Linux’s prospects as a desktop operating system have long been a topic of hot debate, with some arguing that it will never surpass 1 percent of the market while others–including yours truly–countering that it already has.
In this increasingly mobile era, it’s not clear there’s much point to such debates anymore. The topic has also become a tired one, largely because it can never really be conclusively settled without sales statistics or other relatively definitive metrics to prove the extent of Linux’s desktop use.
Just last week, however, research firm Net Applications–which has been behind many of those “1 percent” reports–published new data suggesting that Linux’s usage on the desktop has jumped in recent months.
Questions of desktop dominance aside, it’s an interesting sign of changing times.
From 0.97 to 1.41 Percent
Net Applications is a frequently cited source of market share data about Web browsers, operating systems, search engines, and more.
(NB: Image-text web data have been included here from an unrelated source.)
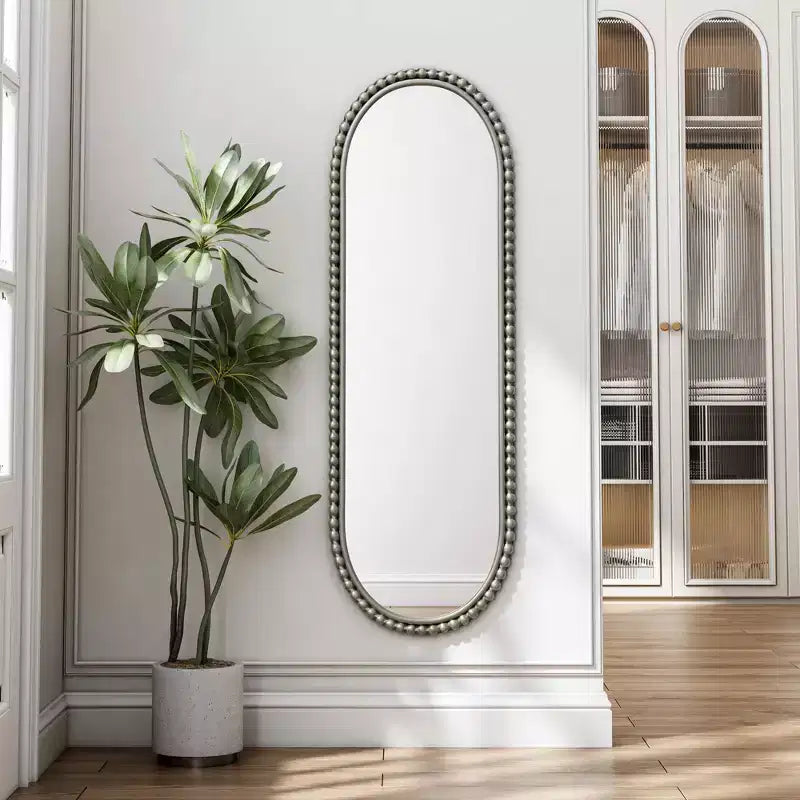 MAYEERTY Iron Oval Retro Mirror Wall Haning for Living Room Entrance Bedroom Silver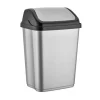 Merkloos Prullenbak - zilver met zwart - kunststof - 5 l Online
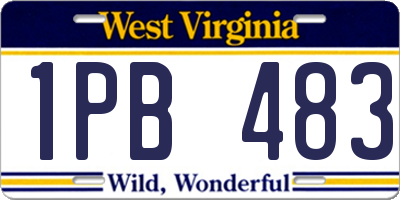 WV license plate 1PB483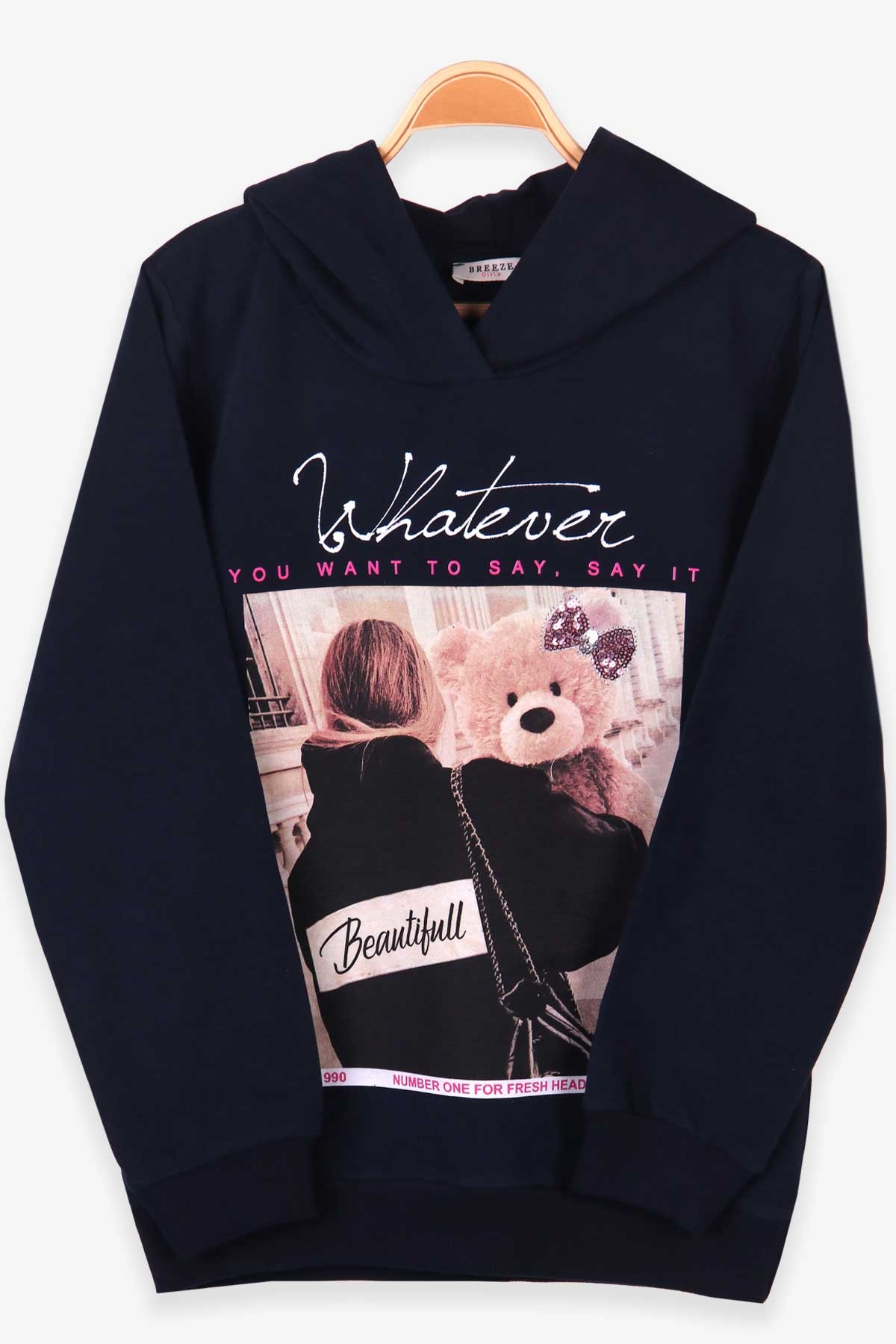 Breeze Kız Çocuk Sweatshirt Kapüşonlu Baskılı Lacivert (9-14 Yaş)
To collect that data, the company studies visitors to its network of HitsLink Analytics and SharePost clients, which number more than 40,000 websites around the globe.
What’s particularly interesting in the context of Linux is the data Net Applications just reported for December 2011. Specifically, the company’s NetMarketShare service reported that Linux accounted for a full 1.41 percent of the market for that month, following a steady increase that began in August 2011.
After dipping to 0.97 percent in July, Linux rose to 1.07 percent in August, 1.11 percent in September, 1.19 percent in October, and 1.31 percent in November, Net Applications reports, followed by the new high of 1.41 percent last month.
More Than a Quarter
That may still be a very small figure–smaller even than the 6.36 percent held by Apple’s Mac in December, according to Net Applications–but there’s no denying it’s a pretty big jump from 1 percent.
It also begins to fall more in line with data from other sources. W3Counter, for instance, puts non-Android Linux at 1.64 percent in December.
Wikimedia’s Traffic Analysis Report for last October pegged Linux at 3.48 percent, while news site The H–which also reported on the new Net Applications data–noted that Linux users now account for 25.36 percent of its own traffic.
The Sky’s the Limit
Now, I have no intention of making any “Year of Linux on the Desktop” claims, particularly given the fading importance of the old notions of desktop dominance anyway.
Still, I do think it’s interesting to see this recent uptick. Distributions such as Ubuntu and Linux Mint are making giant strides on the desktop and beyond–not to mention Linux’s ongoing success on mobile devices and servers.